When I was young, I distinctly remember what I wanted my career path to be. My first hope: Princess of the World. My dreams were dashed pretty quickly when it was explained to me that no, that's not a thing and even if it were, I wasn't born into the imaginary family of world-dominating royals. The next seemingly viable option was that I would be the sixth Spice Girl. I'm pretty sure we all know how that one went. With seemingly no other good career options, I decided pretty young that I was going to be an artist.
That's all I knew –– I would draw myself with berets and palettes and experiment with different arts and crafts that I'd play with over weekends and summer holidays. I didn't know what a career really meant, I didn't know what kind of artist I was going to be, but I wanted to be creative. That part never really changed, despite the fact that I haven't worn one beret in my entire life. Shocking, I know, for a creative (or at least child me would've thought so).
I fell into photography very young and by the time I was fourteen I was shooting weddings. My sights were set on becoming a photographer. This was the artist I was going to be. I shot constantly; my friends, school events, nature, everything in between. I never wanted to let go of my camera.
Finally I went to college for photography, and something changed. I was exposed to the immense amount of talented photographers that exist out there. I was surrounded by hungry creative people and I wanted to see more. I realized about a year into college that I didn't want to be a photographer. I wanted to share the work of others. I wanted to be an editor. I started interning and learning more and more about editorial and production. I moved to New York City and worked on Atlas Magazine while I interned and completed my degree.
By the time I graduated college, I was ready to get into the career field of my dreams – photography. I wanted to be an editor at a magazine, I wanted to produce photo shoots, I wanted to wear heels to work every day. I wound up working as an agent's assistant at a photography + styling agency, producing for beauty artists. It wasn't a job I'd initially set out to do, but as soon as I immersed myself in it, I fell in love. It was exhausting and it was wonderful. I'd be up at all hours answering my emails and working with wonderful teams, and it was everything.
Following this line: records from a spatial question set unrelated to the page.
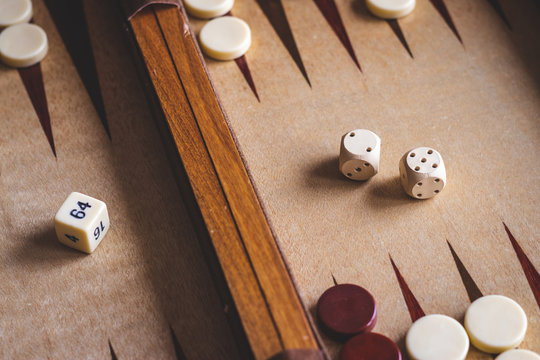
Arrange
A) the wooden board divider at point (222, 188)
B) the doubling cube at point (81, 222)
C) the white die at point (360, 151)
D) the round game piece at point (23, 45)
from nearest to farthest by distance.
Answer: the wooden board divider at point (222, 188), the doubling cube at point (81, 222), the white die at point (360, 151), the round game piece at point (23, 45)

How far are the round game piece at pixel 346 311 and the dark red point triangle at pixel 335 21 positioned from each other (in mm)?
838

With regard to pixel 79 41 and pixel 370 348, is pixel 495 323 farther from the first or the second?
pixel 79 41

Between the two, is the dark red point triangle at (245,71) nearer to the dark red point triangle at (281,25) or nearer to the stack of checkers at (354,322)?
the dark red point triangle at (281,25)

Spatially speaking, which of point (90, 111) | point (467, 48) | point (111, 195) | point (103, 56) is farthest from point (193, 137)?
point (467, 48)

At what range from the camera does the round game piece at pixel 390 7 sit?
229 cm

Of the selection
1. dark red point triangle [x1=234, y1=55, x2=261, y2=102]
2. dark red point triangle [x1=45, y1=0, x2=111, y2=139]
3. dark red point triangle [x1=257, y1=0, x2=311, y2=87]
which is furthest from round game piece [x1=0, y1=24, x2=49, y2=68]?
dark red point triangle [x1=257, y1=0, x2=311, y2=87]

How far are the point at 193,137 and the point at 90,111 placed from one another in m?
0.46

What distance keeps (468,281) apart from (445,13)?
1.03 meters

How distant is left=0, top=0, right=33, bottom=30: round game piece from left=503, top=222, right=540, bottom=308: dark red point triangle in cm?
166

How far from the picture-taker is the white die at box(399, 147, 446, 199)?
179cm

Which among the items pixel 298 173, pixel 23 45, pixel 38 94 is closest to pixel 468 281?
pixel 298 173

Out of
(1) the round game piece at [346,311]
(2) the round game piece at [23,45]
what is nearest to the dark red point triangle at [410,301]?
(1) the round game piece at [346,311]

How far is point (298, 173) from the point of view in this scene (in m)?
1.95

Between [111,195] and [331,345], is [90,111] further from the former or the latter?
[331,345]
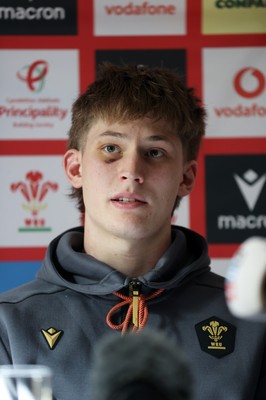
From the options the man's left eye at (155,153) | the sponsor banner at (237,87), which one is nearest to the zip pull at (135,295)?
the man's left eye at (155,153)

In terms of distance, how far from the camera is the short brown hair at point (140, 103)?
151 centimetres

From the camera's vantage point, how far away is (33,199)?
7.62 ft

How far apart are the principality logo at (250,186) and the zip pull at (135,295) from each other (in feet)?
3.10

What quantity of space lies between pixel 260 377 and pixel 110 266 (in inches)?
13.9

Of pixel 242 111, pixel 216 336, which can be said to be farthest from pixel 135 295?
pixel 242 111

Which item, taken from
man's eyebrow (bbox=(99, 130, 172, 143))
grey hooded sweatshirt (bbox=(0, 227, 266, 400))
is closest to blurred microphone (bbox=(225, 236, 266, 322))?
grey hooded sweatshirt (bbox=(0, 227, 266, 400))

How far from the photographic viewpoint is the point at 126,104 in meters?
1.51

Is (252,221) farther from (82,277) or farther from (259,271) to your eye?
(259,271)

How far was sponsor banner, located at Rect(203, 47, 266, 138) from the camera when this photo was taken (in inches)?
92.1

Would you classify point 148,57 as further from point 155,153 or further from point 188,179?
point 155,153

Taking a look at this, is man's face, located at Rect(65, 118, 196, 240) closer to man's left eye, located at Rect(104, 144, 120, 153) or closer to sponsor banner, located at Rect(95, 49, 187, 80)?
man's left eye, located at Rect(104, 144, 120, 153)

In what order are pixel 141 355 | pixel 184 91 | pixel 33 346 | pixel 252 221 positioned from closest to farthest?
pixel 141 355, pixel 33 346, pixel 184 91, pixel 252 221

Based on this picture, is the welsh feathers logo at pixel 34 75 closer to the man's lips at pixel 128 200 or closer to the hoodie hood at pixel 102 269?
the hoodie hood at pixel 102 269

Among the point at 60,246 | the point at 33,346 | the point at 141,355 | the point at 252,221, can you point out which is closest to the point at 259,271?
the point at 141,355
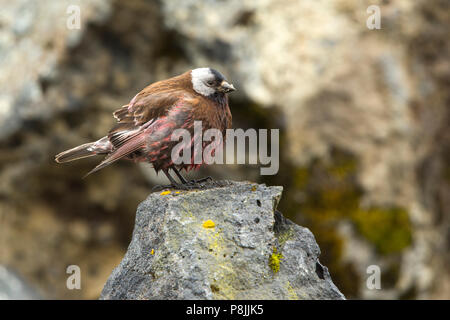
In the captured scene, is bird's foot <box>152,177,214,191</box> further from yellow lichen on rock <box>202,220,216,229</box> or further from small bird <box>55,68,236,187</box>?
yellow lichen on rock <box>202,220,216,229</box>

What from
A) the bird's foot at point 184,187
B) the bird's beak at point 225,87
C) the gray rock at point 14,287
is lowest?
the gray rock at point 14,287

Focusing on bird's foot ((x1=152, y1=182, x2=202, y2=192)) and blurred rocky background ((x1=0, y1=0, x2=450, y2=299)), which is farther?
blurred rocky background ((x1=0, y1=0, x2=450, y2=299))

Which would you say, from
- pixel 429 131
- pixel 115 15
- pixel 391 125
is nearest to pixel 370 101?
pixel 391 125

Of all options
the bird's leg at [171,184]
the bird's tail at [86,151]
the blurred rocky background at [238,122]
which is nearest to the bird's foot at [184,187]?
the bird's leg at [171,184]

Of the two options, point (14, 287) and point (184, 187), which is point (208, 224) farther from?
point (14, 287)

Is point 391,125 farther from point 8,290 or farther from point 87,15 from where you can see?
point 8,290

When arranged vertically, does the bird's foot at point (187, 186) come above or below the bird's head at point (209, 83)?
below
When transitioning from that job to one as a social + creative coordinator, it took a bit of adjustment for people to understand the connection in this pivot. I'd gone from photography, to magazines, to agency production, to... social media and communications? The connection is there –– you just have to find it. Pivoting from wanting to publish creatives, to helping them achieve success on shoots, to promoting other creatives via social media might seem like a bit of a stretch, but each transition holds one key element: I have never stopped helping creatives achieve their goals.
Whether it's looking for your first job, transitioning to a new one, or even pivoting to a different field, it's important to be open to change and accept the possibility that you might not end up in the position you'd dreamed, but you might find the right position. Find the common thread in your decisions to figure out what it is that you want out of your career path. Once you figure out the underlying passion, it becomes easier to be flexible with the twists and turns life throws at you.